# What the exercise asks:
Search the material for lines containing the word "site", and copy each one.

# Recorded information:
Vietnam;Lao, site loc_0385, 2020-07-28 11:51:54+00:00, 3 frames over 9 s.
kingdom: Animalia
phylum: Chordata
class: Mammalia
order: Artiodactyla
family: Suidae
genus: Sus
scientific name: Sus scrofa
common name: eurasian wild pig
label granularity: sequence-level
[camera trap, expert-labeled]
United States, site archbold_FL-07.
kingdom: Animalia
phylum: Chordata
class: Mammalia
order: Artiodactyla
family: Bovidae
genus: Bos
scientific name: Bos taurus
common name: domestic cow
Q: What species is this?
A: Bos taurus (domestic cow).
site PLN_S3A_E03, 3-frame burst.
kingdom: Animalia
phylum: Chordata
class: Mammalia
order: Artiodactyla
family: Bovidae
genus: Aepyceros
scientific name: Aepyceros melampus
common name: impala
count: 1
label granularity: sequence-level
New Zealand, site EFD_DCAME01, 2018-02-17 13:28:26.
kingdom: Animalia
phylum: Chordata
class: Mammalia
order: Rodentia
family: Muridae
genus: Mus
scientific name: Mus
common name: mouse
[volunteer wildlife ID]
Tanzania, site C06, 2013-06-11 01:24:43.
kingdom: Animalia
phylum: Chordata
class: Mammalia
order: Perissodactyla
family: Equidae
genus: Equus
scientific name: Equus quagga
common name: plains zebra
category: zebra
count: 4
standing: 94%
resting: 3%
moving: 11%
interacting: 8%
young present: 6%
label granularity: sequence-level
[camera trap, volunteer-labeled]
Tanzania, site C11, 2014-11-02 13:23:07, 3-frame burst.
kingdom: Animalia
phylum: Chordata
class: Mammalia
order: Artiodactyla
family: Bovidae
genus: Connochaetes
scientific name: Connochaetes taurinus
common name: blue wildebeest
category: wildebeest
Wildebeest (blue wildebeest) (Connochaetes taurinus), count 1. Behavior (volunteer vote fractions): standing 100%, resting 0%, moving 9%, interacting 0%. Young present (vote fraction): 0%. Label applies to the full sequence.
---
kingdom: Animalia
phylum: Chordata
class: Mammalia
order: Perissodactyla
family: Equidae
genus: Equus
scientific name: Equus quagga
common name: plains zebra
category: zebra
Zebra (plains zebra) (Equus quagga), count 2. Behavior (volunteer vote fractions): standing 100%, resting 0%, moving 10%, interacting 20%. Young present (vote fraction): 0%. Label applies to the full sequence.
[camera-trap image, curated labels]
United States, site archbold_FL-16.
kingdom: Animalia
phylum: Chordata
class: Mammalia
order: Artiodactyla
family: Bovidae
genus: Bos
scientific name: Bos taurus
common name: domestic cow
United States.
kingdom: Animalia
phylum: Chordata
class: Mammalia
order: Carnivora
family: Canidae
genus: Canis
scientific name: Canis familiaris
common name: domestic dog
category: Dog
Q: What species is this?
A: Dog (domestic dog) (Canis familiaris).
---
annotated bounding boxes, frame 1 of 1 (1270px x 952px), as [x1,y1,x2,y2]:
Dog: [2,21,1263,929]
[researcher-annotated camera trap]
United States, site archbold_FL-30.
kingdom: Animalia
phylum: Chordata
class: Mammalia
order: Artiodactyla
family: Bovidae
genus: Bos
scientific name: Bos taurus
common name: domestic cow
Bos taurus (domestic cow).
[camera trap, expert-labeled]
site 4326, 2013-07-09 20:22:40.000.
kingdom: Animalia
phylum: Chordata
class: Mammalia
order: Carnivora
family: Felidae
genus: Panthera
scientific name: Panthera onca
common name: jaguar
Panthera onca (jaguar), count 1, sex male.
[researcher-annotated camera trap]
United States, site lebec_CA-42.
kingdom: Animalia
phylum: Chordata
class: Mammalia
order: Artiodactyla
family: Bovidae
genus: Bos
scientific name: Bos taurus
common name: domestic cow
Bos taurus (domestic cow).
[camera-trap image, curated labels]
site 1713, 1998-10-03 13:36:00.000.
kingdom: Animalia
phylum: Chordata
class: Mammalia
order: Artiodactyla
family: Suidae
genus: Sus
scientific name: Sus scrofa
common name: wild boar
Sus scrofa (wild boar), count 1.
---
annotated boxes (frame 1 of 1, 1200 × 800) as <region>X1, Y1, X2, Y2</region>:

# Finished exercise:
Vietnam;Lao, site loc_0385, 2020-07-28 11:51:54+00:00, 3 frames over 9 s.
United States, site archbold_FL-07.
site PLN_S3A_E03, 3-frame burst.
New Zealand, site EFD_DCAME01, 2018-02-17 13:28:26.
Tanzania, site C06, 2013-06-11 01:24:43.
Tanzania, site C11, 2014-11-02 13:23:07, 3-frame burst.
United States, site archbold_FL-16.
United States, site archbold_FL-30.
site 4326, 2013-07-09 20:22:40.000.
United States, site lebec_CA-42.
site 1713, 1998-10-03 13:36:00.000.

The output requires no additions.